**Bronfragment**.
++++++++

| |
| |
| |
Kronieken
I
Taalkunde
door J. van Mierlo S.J.
J.A. Meijers: ‘Taal en leven’. Een populaire uiteenzetting van enkele taalverschijnselen. W J. Thieme en Cie, Zutphen. 1941. 252 blz.; f. 2,90; geb. f. 3,50.
Men kan in dit boek juist vinden wat het beweert te geven: een populaire uiteenzetting van enkele taalverschijnselen: van taal in haar zelf, in haar oorsprong, haar ontwikkeling, haar leven, in hare verhouding tot het individu, tot het woord en den zin, tot het denken en tot het leven. Problemen dus uit de meest algemeene linguistiek, die een ontwikkeld mensch belang inboezemen. Het handelt dus niet in 't bijzonder over het leven of de ontwikkeling van het Nederlandsch, al worden af en toe eenige toepassingen op het Nederlandsch gehouden, al worden ook sommige problemen uit het Nederlandsch toegelicht: wat de aantrekkelijkheid van het werk alleszins verhoogt.
J.A. Meyers verstaat het, deze problemen op een boeiende wijze uiteen te zetten. Hij schrijft een klare, bevattelijke en aanschouwelijke taal, door treffende voorbeelden, aanhalingen, versjes, anecdoten, opgeluisterd; met vermijding van alle wetenschappelijk jargon; en met verwijzing van het wetenschappelijk apparaat voor den belangstellenden lezer naar aanteekeningen aan het slot: populair in den goeden zin van het woord, die inderdaad de uitkomsten van de wetenschap voor het groote publik toegankelijk maakt.
En toch, wanneer wij over enkele actueele problemen nadenken, vinden we ons wel eenigszins teleurgesteld. In verband b.v. met de vereenvoudiging van de spelling en met de taalproblemen, die deze stelt, hadden wij wel wat meer ver- | |
| |
wacht over spreektaal en schrijftaal en hun onderlinge verhouding, dan hier op blz. 189-90 geboden wordt, of dan de gewone, algemeen bekende en gangbare schets van de ontwikkeling van het Nederlandsch op blz. 38-40. Wij krijgen hier over het ontstaan en de wording van het Nederlandsch wat men in alle schoolboeken aantreft: eerst Vlaamsch, dan Brabantsch, dan Hollandsch, ten gevolge van de uitwijking uit het Zuiden naar het Noorden, waardoor Holland het belangrijkste gewest der Nederlanden werd. En zoo zou het Frankisch-Hollandsch zich ontwikkeld hebben tot de algemeene taal van Nederland, tot het algemeen beschaafd. Zoo wordt met één sprong, in een reeds lang genoeg durende verwarring, schrijftaal met spreektaal vereenzelvigd en komt het Frankisch-Hollandsch aan de eminente positie, welke men er voor in het Noorden opeischt.

++++++++

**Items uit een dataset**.
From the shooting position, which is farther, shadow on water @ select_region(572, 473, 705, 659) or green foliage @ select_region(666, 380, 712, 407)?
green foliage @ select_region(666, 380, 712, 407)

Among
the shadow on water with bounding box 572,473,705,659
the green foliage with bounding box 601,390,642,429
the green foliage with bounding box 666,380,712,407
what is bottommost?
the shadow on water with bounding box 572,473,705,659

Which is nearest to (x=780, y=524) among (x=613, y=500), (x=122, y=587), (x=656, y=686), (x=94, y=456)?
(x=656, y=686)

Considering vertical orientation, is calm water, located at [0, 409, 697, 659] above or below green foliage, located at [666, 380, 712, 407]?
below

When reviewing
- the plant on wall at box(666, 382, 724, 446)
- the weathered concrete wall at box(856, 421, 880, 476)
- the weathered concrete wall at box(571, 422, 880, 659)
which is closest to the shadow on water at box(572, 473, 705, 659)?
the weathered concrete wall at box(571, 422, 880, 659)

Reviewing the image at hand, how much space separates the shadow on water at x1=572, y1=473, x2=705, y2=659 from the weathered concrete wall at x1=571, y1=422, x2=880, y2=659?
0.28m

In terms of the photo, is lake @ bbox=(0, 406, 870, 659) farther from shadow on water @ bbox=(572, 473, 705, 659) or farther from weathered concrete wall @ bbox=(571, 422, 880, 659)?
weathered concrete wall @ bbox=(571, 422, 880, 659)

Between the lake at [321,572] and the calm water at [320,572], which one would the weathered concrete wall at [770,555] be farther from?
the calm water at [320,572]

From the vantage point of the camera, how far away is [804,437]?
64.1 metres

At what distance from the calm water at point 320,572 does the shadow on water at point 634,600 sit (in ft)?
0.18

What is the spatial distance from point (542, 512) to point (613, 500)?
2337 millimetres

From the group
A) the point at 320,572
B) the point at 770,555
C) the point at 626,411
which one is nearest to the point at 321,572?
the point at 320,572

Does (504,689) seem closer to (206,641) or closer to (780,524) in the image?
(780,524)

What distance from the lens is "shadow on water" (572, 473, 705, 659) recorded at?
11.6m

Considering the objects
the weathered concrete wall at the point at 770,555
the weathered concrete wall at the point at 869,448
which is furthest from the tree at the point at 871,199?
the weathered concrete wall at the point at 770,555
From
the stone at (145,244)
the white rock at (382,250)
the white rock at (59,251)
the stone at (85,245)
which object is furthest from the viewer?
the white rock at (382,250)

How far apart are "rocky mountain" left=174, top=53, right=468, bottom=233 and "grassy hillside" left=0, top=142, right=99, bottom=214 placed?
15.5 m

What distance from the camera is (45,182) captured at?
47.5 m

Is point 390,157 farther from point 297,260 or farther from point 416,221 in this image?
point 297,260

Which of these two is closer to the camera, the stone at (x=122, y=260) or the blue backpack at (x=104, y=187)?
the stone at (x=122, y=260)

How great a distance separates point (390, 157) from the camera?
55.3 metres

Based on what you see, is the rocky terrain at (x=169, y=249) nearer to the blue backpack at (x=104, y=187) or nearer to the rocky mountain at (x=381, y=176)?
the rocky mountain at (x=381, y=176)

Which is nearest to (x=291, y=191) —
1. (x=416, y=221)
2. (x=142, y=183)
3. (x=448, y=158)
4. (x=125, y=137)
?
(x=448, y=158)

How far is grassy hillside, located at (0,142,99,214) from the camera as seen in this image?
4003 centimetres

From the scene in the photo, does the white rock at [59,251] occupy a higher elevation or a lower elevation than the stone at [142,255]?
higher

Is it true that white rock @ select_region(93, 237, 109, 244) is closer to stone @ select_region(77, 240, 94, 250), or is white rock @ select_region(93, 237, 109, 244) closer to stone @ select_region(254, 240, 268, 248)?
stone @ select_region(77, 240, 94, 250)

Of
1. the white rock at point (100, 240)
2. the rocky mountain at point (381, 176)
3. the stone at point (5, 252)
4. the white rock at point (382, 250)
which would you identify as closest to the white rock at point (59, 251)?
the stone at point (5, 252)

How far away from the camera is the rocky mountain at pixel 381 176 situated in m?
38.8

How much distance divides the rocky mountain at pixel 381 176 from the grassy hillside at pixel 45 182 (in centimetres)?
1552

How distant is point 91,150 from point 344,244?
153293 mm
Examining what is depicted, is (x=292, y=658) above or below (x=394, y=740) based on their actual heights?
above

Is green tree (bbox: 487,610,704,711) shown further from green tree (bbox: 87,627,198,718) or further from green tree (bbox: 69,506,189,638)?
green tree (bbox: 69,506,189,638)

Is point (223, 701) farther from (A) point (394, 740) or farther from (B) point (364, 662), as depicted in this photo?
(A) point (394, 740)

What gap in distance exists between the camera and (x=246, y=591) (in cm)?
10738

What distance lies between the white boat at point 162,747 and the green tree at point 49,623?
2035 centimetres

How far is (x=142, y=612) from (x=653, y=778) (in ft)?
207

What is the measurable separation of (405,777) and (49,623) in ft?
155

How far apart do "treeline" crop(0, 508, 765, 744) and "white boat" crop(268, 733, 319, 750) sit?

++++++++

**Opdrachten**.
A) Noem alle middelen waarmee Meijers volgens de boekbespreking zijn taal opluistert.
B) Schrijf uit de rijen letterlijk over: van de rij met "How far is (x=142, y=612)" tot en met het einde van de rijen.

**Uitwerkingen**.
A) Treffende voorbeelden, aanhalingen, versjes en anecdoten.

B)
How far is (x=142, y=612) from (x=653, y=778) (in ft)?
207

What is the measurable separation of (405,777) and (49,623) in ft?
155

How far apart do "treeline" crop(0, 508, 765, 744) and "white boat" crop(268, 733, 319, 750) sit?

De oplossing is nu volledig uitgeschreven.